The Embassy takes this opportunity to reiterate its advice to American citizens to avoid public gatherings and public places, including hotels, and that they avoid using public transportation and transportation hubs.  The Embassy further reminds Americans there have been targeted bombings in various parts of Addis Ababa over the past year that resulted in serious injuries and/or deaths. 

Americans are reminded to review their personal safety and security posture and to remain vigilant especially at public events and venues.  Americans are advised to beware of unattended baggage or packages left in any location, including in minibuses and taxis.
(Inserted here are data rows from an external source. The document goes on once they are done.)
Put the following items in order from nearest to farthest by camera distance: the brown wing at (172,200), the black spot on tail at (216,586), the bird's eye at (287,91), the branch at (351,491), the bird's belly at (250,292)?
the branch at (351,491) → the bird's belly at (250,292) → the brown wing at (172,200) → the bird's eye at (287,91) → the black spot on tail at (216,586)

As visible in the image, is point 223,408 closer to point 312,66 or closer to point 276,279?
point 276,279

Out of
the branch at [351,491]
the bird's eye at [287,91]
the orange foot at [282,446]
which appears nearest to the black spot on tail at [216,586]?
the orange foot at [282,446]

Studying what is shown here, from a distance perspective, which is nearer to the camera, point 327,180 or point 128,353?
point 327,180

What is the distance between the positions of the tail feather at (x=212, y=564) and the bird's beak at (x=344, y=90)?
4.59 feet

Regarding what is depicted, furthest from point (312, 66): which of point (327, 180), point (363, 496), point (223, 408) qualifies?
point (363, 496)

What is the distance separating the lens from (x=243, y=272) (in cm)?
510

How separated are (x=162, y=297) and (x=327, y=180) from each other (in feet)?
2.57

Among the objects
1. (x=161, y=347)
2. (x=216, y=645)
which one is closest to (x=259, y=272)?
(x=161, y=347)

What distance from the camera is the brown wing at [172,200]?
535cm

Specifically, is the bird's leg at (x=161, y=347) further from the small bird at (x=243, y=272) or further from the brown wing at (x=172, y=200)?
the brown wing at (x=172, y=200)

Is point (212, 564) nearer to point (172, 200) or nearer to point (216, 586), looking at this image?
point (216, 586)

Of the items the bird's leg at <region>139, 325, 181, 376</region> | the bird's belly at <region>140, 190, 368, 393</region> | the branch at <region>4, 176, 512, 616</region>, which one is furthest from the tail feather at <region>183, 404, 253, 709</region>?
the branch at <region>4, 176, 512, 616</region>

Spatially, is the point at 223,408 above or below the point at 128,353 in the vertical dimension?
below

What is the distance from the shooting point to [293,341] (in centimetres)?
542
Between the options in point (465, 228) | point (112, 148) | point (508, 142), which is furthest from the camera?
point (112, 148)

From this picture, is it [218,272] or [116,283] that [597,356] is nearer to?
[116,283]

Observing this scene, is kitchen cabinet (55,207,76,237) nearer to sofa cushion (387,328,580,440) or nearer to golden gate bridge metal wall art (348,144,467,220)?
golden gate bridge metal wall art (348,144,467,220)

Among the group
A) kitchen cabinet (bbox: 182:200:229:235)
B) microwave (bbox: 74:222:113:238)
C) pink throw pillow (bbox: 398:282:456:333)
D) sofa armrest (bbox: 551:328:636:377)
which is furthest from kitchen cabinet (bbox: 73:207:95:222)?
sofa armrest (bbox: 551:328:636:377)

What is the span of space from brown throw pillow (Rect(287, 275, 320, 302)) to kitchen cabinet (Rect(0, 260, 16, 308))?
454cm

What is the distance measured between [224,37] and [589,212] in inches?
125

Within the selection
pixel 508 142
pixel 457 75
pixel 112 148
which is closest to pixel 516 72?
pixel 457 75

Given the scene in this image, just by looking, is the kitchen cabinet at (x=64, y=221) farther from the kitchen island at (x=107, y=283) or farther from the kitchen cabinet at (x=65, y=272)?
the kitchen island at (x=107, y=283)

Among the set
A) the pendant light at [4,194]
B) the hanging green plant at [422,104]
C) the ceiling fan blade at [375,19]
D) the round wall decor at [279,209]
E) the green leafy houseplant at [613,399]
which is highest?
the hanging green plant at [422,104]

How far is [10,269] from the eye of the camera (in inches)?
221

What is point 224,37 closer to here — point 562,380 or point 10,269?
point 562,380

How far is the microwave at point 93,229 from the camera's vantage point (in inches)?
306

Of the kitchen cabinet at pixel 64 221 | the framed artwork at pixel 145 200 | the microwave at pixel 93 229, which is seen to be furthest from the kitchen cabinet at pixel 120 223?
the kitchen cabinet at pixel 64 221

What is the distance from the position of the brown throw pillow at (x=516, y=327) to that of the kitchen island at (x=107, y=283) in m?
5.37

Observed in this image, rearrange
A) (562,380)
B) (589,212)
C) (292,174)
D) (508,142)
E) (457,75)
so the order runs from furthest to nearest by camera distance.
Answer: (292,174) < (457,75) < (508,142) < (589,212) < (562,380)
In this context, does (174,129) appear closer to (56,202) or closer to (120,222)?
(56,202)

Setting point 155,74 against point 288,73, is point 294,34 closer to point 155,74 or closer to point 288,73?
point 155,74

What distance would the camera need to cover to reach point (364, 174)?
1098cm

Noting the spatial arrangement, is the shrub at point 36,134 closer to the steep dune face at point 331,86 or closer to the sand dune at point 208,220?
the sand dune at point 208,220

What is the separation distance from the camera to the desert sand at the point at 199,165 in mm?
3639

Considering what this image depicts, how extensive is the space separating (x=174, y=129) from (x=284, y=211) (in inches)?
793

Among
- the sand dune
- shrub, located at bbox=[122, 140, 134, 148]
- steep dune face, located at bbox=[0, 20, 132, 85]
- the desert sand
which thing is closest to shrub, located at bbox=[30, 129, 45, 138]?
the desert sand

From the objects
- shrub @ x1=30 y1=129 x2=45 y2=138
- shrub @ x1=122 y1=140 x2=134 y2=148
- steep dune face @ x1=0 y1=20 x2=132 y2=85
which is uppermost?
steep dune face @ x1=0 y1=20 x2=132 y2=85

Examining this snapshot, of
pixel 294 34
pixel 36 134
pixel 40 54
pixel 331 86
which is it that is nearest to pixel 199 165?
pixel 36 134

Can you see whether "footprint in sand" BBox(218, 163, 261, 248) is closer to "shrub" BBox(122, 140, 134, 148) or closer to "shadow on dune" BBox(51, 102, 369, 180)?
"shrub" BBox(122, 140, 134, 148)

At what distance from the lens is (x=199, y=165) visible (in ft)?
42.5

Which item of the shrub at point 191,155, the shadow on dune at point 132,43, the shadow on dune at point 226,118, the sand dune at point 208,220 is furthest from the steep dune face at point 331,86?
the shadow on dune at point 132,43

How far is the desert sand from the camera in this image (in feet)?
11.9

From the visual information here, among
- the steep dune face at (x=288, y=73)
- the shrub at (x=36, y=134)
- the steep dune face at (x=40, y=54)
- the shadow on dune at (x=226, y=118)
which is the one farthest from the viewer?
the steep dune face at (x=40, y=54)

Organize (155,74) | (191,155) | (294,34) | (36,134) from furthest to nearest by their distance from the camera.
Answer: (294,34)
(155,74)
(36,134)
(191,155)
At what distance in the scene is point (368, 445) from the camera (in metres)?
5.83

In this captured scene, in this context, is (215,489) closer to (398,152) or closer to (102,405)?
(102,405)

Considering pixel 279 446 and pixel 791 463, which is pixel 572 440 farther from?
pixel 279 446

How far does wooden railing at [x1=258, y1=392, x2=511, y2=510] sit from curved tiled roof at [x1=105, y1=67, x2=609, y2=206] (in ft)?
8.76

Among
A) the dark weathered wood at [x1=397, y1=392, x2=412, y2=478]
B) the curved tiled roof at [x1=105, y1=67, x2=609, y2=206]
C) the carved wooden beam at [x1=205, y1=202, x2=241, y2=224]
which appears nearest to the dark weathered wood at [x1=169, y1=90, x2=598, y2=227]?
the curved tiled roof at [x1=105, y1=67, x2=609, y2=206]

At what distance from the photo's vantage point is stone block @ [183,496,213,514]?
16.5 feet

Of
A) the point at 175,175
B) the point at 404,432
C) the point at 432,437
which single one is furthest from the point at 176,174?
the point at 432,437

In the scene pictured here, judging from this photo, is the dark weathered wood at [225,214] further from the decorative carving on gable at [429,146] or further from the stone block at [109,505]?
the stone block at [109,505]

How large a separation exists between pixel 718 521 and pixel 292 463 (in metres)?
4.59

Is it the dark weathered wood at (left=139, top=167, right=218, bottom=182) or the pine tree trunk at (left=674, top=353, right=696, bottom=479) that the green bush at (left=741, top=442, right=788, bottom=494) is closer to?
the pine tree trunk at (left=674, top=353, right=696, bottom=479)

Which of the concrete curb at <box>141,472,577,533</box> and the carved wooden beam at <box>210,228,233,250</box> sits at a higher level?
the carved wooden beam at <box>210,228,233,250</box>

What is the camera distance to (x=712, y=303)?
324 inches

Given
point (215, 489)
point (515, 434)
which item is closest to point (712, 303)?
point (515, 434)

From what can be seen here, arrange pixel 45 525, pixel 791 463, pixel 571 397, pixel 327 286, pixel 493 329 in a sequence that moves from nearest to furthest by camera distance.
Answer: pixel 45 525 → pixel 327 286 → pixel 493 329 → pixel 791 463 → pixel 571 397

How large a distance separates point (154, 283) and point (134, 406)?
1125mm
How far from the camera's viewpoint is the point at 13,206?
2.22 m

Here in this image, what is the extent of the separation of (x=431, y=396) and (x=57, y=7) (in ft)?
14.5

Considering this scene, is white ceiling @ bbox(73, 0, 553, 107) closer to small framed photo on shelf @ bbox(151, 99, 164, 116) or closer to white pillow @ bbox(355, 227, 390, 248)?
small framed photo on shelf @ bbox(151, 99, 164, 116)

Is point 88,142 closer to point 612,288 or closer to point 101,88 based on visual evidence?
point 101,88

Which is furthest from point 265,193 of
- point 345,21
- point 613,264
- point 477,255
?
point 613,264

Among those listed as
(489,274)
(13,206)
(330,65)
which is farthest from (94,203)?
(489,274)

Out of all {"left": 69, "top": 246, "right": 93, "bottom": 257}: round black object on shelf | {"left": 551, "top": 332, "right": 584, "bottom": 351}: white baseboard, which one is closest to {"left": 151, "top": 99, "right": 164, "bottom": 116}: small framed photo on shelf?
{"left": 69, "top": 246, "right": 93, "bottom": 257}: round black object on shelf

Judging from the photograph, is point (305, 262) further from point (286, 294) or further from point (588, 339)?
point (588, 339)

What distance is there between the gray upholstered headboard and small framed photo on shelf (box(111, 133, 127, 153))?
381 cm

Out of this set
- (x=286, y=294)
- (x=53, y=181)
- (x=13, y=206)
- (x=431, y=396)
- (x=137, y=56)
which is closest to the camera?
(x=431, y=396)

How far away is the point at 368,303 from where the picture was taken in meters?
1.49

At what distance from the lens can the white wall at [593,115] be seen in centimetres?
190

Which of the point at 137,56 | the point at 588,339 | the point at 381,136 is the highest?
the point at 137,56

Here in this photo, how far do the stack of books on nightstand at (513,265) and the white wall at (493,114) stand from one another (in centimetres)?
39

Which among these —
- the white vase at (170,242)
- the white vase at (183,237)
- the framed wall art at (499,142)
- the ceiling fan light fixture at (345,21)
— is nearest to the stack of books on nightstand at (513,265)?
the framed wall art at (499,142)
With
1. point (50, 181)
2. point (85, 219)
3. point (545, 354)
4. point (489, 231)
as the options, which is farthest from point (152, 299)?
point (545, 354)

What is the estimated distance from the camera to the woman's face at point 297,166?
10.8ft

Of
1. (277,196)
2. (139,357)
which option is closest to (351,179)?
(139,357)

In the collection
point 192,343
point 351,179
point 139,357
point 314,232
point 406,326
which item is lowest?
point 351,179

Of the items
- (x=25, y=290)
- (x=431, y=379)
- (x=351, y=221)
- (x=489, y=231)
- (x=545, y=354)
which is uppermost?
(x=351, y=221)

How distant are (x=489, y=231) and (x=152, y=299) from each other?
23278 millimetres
For the latest security information, Americans living and traveling abroad should regularly monitor the Department’s Bureau of Consular Affairs internet website at, where the current Worldwide Caution, Travel Alerts, and Travel Warnings can be found.  Up-to-date information on security can also be obtained by calling 1-888-407-4747 toll free in the U.S. and Canada, or, for callers outside the U.S. and Canada, a regular toll line at 1-202-501-4444.  These numbers are available from 8 AM to 8 PM Eastern Time, Monday through Friday (except U.S. Federal Holidays.)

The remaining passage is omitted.